Extremism-o-phobia is a crocodile that feeds upon extremism. Only by embracing the crocodile that wants to eat us, can we conquer the fear of being eaten by it, by allowing ourselves to be eaten by it.

Together, we can light a candle in the darkness, and set fire to ourselves, in order to show the extremists that we can win by burning ourselves down before they manage to set us alight. Let us rise above this hatred, by debasing ourselves and hating ourselves. Let us elevate ourselves, by lowering ourselves. Let us not dig our own grave, by failing to dig our own grave.

As we face dark days in which the values we value as valuers of values are threatened by the very values we claim are valuable, we must introspect and ask why we continue to stand up for these values, if they cannot exist without people defending them.

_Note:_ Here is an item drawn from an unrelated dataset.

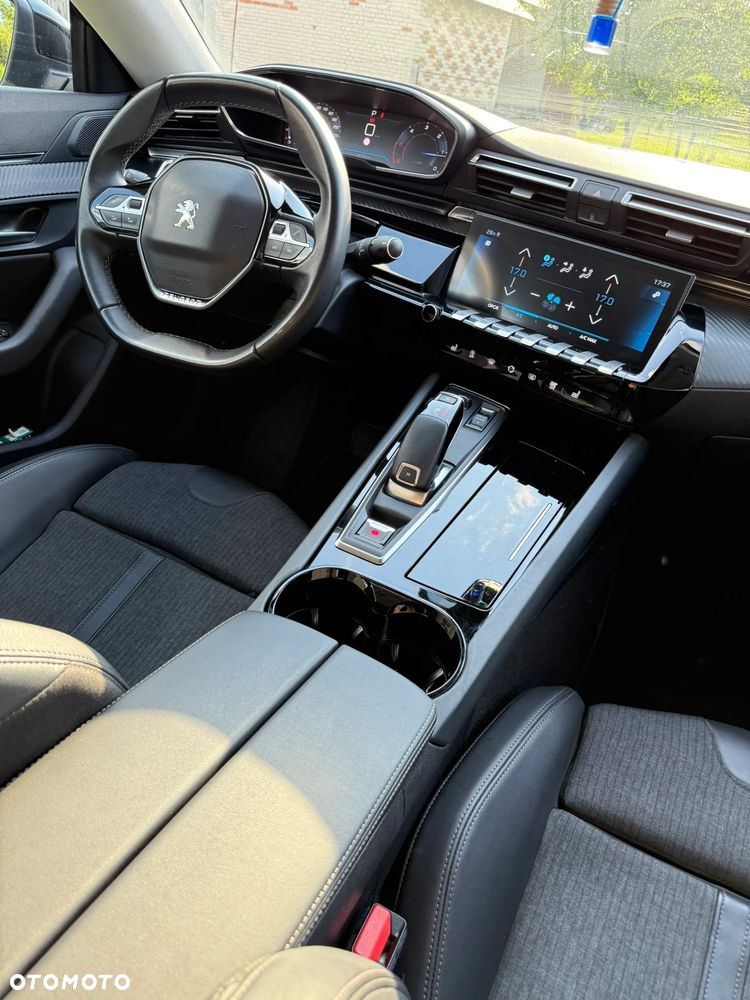 Peugeot 508 1.5 BlueHDi Allure Pack S&S EAT8 - 6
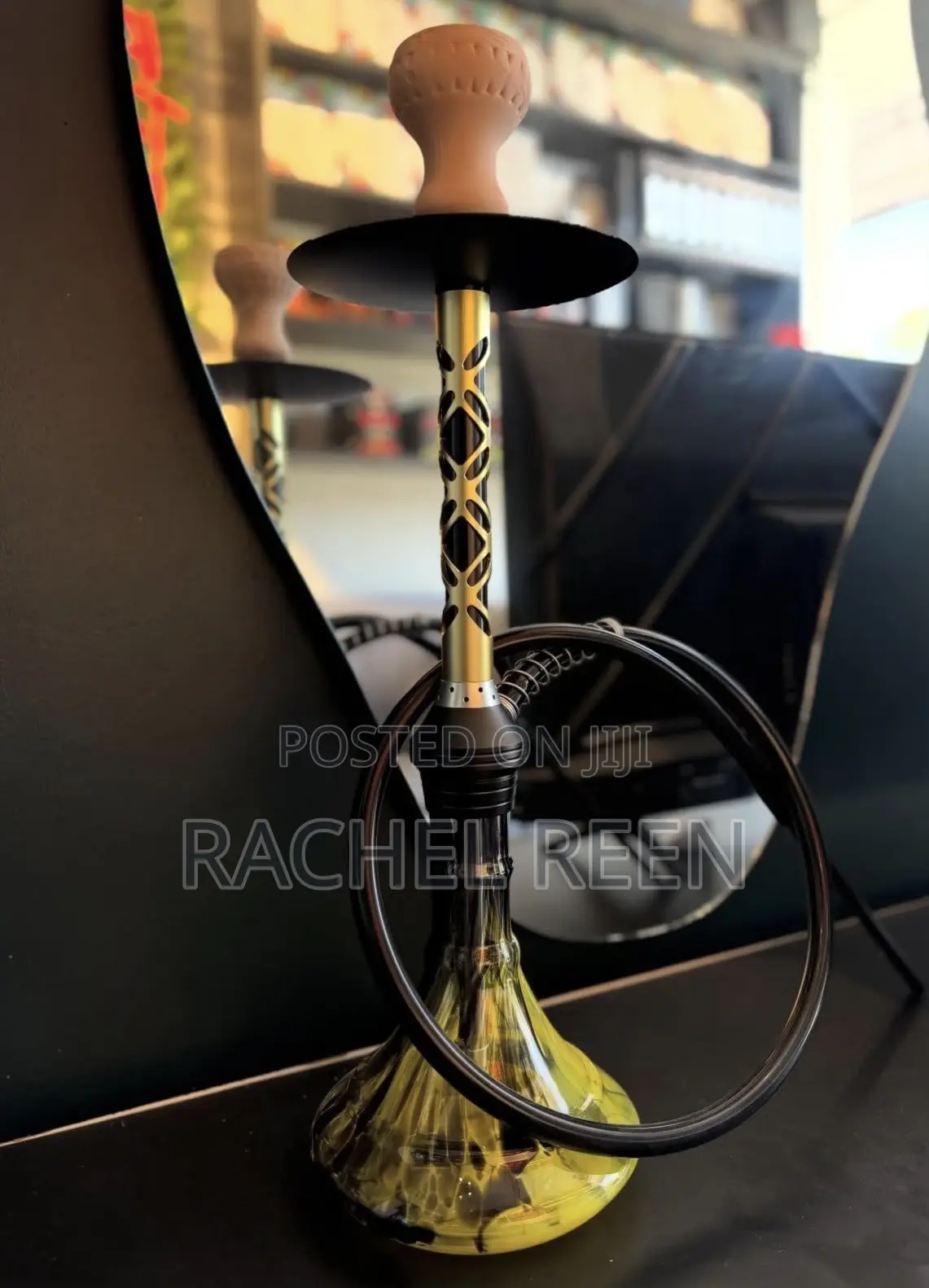 Premium Quality Hookah Pots Available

As we face an uncertain future, let us embrace certainty by submitting to those who wish to destroy our future.

The only way to fight the supremacist nature of our hateful beliefs in liberty and secularism is to embrace an alternative form of supremacism rooted in supremacism of a benign alternative  kind that tickles the nipples of writers at the Guardian. To neutralise hate we must be neutered. Tolerance comes from empathising with empathy and mouthing platitudes in a seemingly profound way.

For the sake of multi-cosmic harmony and tolerance, the time has come for us to become the crocodile that stalks us, in order to stop it from stalking us.

 

LO-qfWSxMo Dawah is a community leader, inter-sectional Jihadi, Trans-Sharia campaigner, advocate of the “Censorship is Free Speech” student campaign, Counter-Anti-Extremist, Machete-Secretary of the Beheading Civil Rights org DECAP, and promoter of Inter-Faith obedience.